Wieland und der Roman

Wielands erster Roman Der Sieg der Natur über die Schwärmerey oder Die Abentheuer des Don Sylvio von Rosalva (1764) gilt als der erste »moderne« deutsche Roman. Seine erzähltechnische Neuerung bestand im Hervortreten eines Erzählers, der nicht mit einer Romanfigur oder dem Autor identisch ist. Dieser Erzähler bringt eine eigene, von der Handlungsebene abgehobene Ebene in den Roman ein. Zudem reflektiert und kommentiert er das Romangeschehen sowie die Figuren und gibt Urteile zu ihnen ab.
In der Vorrede seines zweiten Romans, Die Geschichte des Agathon (1766/67), formulierte Wieland die Grundidee des »Bildungsromans«, nämlich die Darstellung der inneren Entwicklung eines Charakters in ihrer Beeinflussung durch die äußeren Lebensbedingungen. Der Erzähler spielt hier erneut eine wesentliche Rolle und die Handlungschronologie wird durch zahlreiche Rückblicke systematisch verschachtelt. Am Schluss des Werks wird in der rein reflektierenden Darlegung eines philosophischen Systems dargelegt, wie das richtige Leben aussehen müsste.
Wielands darauffolgender Roman Der goldne Spiegel (1772) bildet ein Gegenmodell zum Agathon. Er reiht sich in die Tradition des Fürstenspiegels und des Staatsromans ein, wobei ihm die Idee eines Staates im Sinne des aufgeklärten Absolutismus zugrundeliegt. Der Mensch beziehungsweise der Fürst erscheint darin als erziehungsfähig und -bedürftig. Diese Erziehung soll sich im Wesentlichen an den Verstand richten und darf sich nicht den unklaren und diffusen Kräften der Außenwelt überlassen.
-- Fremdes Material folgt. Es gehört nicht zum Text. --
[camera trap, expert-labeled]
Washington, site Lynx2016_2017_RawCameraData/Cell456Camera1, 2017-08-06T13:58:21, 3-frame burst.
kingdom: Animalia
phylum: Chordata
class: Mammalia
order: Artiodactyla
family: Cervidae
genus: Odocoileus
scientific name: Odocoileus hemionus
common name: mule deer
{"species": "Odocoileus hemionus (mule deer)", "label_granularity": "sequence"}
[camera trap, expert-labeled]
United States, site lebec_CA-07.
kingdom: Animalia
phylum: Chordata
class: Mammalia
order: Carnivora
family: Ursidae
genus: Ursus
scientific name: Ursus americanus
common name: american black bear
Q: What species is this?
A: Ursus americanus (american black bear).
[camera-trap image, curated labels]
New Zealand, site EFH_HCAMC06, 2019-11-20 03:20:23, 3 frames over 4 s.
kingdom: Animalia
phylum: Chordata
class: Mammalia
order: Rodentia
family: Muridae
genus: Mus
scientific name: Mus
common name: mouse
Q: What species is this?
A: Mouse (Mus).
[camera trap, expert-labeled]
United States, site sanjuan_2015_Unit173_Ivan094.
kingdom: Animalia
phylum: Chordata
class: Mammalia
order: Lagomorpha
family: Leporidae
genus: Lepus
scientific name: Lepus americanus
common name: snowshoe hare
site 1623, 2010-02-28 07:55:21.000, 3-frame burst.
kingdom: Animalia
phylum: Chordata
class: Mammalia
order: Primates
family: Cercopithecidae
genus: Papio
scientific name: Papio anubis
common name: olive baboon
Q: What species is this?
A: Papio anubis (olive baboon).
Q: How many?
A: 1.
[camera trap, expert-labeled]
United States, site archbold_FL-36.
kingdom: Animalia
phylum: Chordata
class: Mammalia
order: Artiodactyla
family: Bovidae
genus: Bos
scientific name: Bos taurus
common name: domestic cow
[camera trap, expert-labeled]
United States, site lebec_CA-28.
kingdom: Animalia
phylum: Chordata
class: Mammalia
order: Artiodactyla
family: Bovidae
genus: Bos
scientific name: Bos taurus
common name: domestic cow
Die Geschichte des weisen Danischmend (1775) stellt wiederum ein Gegenbild zu Der goldne Spiegel dar, dessen Themen darin aufgegriffen und ironisiert werden. Wieland arbeitet darin mit einer Unmenge an Fußnoten und ironisch kommentierenden Bemerkungen, welche die Hauptgeschichte zurückdrängen.
In seiner Geschichte der Abderiten (seit 1774) präsentierte Wieland nochmals eine neue Form des Romans, diesmal als lockere, über mehrere Jahre hinweg veröffentlichte Sammlung von Gedichten. Auch in diesem Werk stellte er seine Welt- und Menschensicht vor, laut der die Menschen nicht schlecht, aber närrisch und ungeschickt sind.
Vgl. Brenner: Neue deutsche Literaturgeschichte, S. 90-92.